L’assassinato? Pura feccia umana. Ricattatore della peggior e più pericolosa specie. Uomo senza legge morale se non quella di non averne alcuna. Uno che nessuno rimpiangerà mai, la cui morte invece è salutata con gioia da tutte le sue vittime. Anche se ora si trovano indiziate. Ma il narratore ha fatto le cose per bene, lasciando sul campo solo la possibilità di qualche grattacapo per i primi sospettabili.
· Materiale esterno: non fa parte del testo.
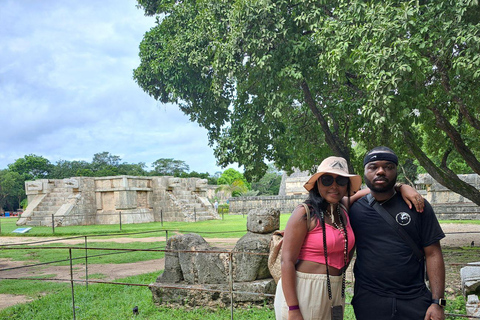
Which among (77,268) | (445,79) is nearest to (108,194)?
(77,268)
L’alibi di Scotland Yard di Don Batteridge (pseudonimo di Bernard Charles Newman, agente dei servizi segreti ed esperto di spionaggio per sua Maestà britannica dalla Prima guerra mondiale in poi) è un’opera di puro divertimento. Per chi l’ha congegnata e messa nero su bianco e per chi quel nero su bianco divora dalla prima all’ultima pagina. Perché di questo di tratta per il lettore: consumare voracemente la storia e non perdersi il più esile filo dello snodo progressivo. L’obiettivo dello svelamento del “chi sta parlando?” e del “perché lo ha fatto?” tengono alta la temperatura ben più dell’interrogativo su come finirà la storia (sin dalle prime pagine coperto dai primi due quesiti) senza che il racconto alla fine si traduca in un semplice esercizio di stile. Il lettore non smette di chiedere: «Dai stupiscimi ancora». E Batteridge risponde: «Sono qui per questo».
E tra un tuffo nella turpitudine, una prova di raffinata intelligenza e la leale operosità degli investigatori di Scotland Yard, il gentleman che spia impreziosisce il nostro té con biscotti. Che alla fine ci accorgiamo di non aver neanche toccato.